Black farmers say Inflation Reduction Act breaks promise to relieve their debt 

Handy Kennedy, founder of AgriUnity cooperative, and his brother-in-law, Larry Banks, make repairs on a tractor on HK Farms last April in Cobbtown, Georgia. (Photo: Michael M. Santiago/Getty Images)

The Inflation Reduction Act set to be signed into law by President Joe Biden features $3.1 billion to be allocated to “distressed borrowers” and another $2.2 billion to farmers who have “experienced discrimination,” yet removes race as a criterion for eligibility.

According to a report from CBS News, many Black farmers believe the lack of that provision reneges on last year’s Emergency Relief for Farmers of Color Act, which was set to spend $4 billion on loan forgiveness. The funding was seen as a first step to correct longtime discrimination against Black farmers by the USDA. The removal of the “farmers of color” language, they assert, will hurt them as loan forgiveness is opened to white farmers who outnumber them nationwide. 

Longtime farmer Glenn Morris, 83, harvests corn last October in Princeton, Indiana. (Photo: Scott Olson/Getty Images)

“That’s a broken promise and a broken contract between the U.S. government and Black farmers,” said John Boyd Jr., president of the National Black Farmers Association. “It’s a huge loss for us and other Black farmers who have been waiting on this.”

The Emergency Relief for Farmers of Color legislation faced no fewer than six federal lawsuits by white farmers, who decried it as unfair to keep them from the funds due to their race.
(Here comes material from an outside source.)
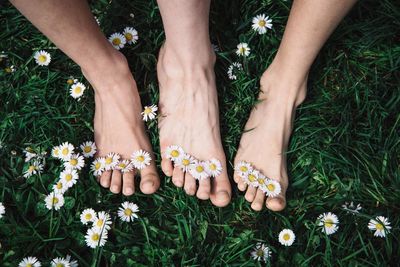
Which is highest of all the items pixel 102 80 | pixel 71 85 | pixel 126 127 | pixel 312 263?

The lawsuits prompted a federal injunction that kept the funds from being disbursed, The New York Times reported.

Boyd described the situation as another unmet promise to Black farmers by the United States, comparing the issue to the unfulfilled promise of 40 acres and a mule. 

“It’s unfortunate that the administration kind of led with racial equity being a huge focus and, at the first sign of litigation trouble, they kind of turned their backs on how difficult achieving the work of racial equity actually is,” Dãnia Davy, director of land retention and advocacy at the Federation of Southern Cooperatives/Land Assistance Fund, told The Times. 

However, Secretary of Agriculture Tom Vilsack said the new law would give his agency tools to help financially strained farmers and bring justice to those who have been subjected to discrimination. 

“The Biden-Harris administration is deeply committed to upholding civil rights and advancing equity,” Vilsack said in a statement, “as well as to doing right by agricultural producers, especially small and midsized producers and those who U.S.D.A.’s programs traditionally have shut out or not fully served.”